* Problem description
A stretch of the entries below is to be set down exactly, running from the line with "scientific name: Aves" through the line with "[volunteer wildlife ID]", both included, and no other line.

##### Task data

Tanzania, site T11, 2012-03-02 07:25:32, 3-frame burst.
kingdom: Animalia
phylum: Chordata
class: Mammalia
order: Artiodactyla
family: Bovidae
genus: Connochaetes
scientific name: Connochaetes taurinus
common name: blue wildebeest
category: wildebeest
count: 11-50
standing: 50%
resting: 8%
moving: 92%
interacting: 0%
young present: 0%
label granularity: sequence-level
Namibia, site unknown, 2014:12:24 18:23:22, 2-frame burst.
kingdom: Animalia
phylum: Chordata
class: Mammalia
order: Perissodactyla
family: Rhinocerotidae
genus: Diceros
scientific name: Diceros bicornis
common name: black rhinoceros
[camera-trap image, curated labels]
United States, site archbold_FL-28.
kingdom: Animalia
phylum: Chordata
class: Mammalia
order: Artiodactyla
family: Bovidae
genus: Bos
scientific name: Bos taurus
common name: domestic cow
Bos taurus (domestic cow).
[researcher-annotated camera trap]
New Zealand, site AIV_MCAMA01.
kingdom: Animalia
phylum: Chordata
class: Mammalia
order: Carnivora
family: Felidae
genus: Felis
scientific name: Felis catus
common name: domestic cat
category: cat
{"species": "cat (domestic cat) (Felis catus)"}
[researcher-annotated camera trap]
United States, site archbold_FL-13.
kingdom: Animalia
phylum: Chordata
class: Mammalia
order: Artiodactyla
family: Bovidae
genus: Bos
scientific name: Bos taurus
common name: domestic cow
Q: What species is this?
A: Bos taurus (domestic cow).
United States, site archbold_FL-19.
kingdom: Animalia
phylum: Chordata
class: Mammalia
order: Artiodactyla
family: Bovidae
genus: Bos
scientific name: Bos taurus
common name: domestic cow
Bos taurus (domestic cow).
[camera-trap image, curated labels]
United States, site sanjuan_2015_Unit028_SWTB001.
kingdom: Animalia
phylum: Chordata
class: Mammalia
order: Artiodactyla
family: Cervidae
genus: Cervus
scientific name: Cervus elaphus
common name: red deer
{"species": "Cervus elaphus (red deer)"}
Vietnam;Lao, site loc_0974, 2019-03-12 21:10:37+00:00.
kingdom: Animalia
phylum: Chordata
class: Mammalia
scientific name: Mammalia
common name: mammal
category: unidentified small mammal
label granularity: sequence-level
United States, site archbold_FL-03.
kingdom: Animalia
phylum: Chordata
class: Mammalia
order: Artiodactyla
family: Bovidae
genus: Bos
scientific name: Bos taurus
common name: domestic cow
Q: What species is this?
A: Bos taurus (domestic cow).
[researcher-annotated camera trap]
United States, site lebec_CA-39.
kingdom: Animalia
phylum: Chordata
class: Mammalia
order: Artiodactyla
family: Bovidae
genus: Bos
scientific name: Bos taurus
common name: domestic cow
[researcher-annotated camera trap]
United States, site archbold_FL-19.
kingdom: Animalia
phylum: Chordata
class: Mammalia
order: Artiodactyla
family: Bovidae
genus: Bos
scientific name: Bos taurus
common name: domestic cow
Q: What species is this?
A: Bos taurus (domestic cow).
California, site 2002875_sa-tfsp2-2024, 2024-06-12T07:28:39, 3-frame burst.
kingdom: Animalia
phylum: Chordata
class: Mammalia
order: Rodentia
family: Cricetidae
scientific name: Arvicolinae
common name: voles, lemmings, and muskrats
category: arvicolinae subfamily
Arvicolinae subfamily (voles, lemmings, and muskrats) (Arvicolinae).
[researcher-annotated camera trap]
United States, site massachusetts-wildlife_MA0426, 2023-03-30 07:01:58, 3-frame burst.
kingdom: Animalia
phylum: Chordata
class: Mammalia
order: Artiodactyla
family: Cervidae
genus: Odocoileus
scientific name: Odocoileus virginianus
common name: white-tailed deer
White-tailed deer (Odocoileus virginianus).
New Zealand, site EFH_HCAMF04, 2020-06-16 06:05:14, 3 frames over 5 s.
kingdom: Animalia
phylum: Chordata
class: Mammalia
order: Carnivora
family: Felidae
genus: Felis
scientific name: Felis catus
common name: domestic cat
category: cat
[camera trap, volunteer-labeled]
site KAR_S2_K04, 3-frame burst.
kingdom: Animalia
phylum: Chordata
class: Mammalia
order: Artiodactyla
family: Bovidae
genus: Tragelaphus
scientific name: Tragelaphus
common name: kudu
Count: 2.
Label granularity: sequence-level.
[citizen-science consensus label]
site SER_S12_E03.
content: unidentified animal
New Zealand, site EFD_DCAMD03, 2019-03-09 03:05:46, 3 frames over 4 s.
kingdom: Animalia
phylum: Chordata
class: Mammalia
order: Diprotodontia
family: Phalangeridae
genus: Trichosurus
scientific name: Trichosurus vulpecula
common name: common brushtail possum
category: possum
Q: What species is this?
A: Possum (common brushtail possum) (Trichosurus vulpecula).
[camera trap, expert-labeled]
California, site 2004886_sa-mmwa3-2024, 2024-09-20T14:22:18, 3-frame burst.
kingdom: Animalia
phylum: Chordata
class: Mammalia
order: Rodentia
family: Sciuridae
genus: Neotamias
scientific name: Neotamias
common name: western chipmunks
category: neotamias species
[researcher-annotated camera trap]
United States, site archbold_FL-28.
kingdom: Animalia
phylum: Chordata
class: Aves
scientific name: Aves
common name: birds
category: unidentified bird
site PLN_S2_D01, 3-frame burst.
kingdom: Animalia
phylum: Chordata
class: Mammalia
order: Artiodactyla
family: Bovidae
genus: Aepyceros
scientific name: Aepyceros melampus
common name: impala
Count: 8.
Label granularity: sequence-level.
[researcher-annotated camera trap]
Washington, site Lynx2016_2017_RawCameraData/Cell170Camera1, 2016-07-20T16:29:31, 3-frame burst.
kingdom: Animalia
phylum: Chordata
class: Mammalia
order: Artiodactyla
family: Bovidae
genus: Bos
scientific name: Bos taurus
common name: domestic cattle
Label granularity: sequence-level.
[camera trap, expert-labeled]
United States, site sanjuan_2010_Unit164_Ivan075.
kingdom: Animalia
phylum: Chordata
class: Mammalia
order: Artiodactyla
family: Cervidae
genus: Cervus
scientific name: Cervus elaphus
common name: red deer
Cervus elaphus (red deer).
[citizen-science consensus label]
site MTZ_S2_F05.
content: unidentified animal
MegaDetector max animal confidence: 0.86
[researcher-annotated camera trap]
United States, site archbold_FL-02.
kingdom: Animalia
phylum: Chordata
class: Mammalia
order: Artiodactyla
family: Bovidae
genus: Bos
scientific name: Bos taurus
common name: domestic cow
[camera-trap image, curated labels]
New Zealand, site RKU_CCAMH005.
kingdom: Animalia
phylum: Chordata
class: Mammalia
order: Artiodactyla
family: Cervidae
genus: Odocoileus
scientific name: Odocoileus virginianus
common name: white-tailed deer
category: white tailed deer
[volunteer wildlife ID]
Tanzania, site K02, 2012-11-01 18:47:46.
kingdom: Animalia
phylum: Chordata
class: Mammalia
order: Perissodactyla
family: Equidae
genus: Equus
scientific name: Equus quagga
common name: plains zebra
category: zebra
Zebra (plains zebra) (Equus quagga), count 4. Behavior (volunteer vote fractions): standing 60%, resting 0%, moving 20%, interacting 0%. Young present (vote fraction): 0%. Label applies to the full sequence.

##########

* Written answer
scientific name: Aves
common name: birds
category: unidentified bird
site PLN_S2_D01, 3-frame burst.
kingdom: Animalia
phylum: Chordata
class: Mammalia
order: Artiodactyla
family: Bovidae
genus: Aepyceros
scientific name: Aepyceros melampus
common name: impala
Count: 8.
Label granularity: sequence-level.
[researcher-annotated camera trap]
Washington, site Lynx2016_2017_RawCameraData/Cell170Camera1, 2016-07-20T16:29:31, 3-frame burst.
kingdom: Animalia
phylum: Chordata
class: Mammalia
order: Artiodactyla
family: Bovidae
genus: Bos
scientific name: Bos taurus
common name: domestic cattle
Label granularity: sequence-level.
[camera trap, expert-labeled]
United States, site sanjuan_2010_Unit164_Ivan075.
kingdom: Animalia
phylum: Chordata
class: Mammalia
order: Artiodactyla
family: Cervidae
genus: Cervus
scientific name: Cervus elaphus
common name: red deer
Cervus elaphus (red deer).
[citizen-science consensus label]
site MTZ_S2_F05.
content: unidentified animal
MegaDetector max animal confidence: 0.86
[researcher-annotated camera trap]
United States, site archbold_FL-02.
kingdom: Animalia
phylum: Chordata
class: Mammalia
order: Artiodactyla
family: Bovidae
genus: Bos
scientific name: Bos taurus
common name: domestic cow
[camera-trap image, curated labels]
New Zealand, site RKU_CCAMH005.
kingdom: Animalia
phylum: Chordata
class: Mammalia
order: Artiodactyla
family: Cervidae
genus: Odocoileus
scientific name: Odocoileus virginianus
common name: white-tailed deer
category: white tailed deer
[volunteer wildlife ID]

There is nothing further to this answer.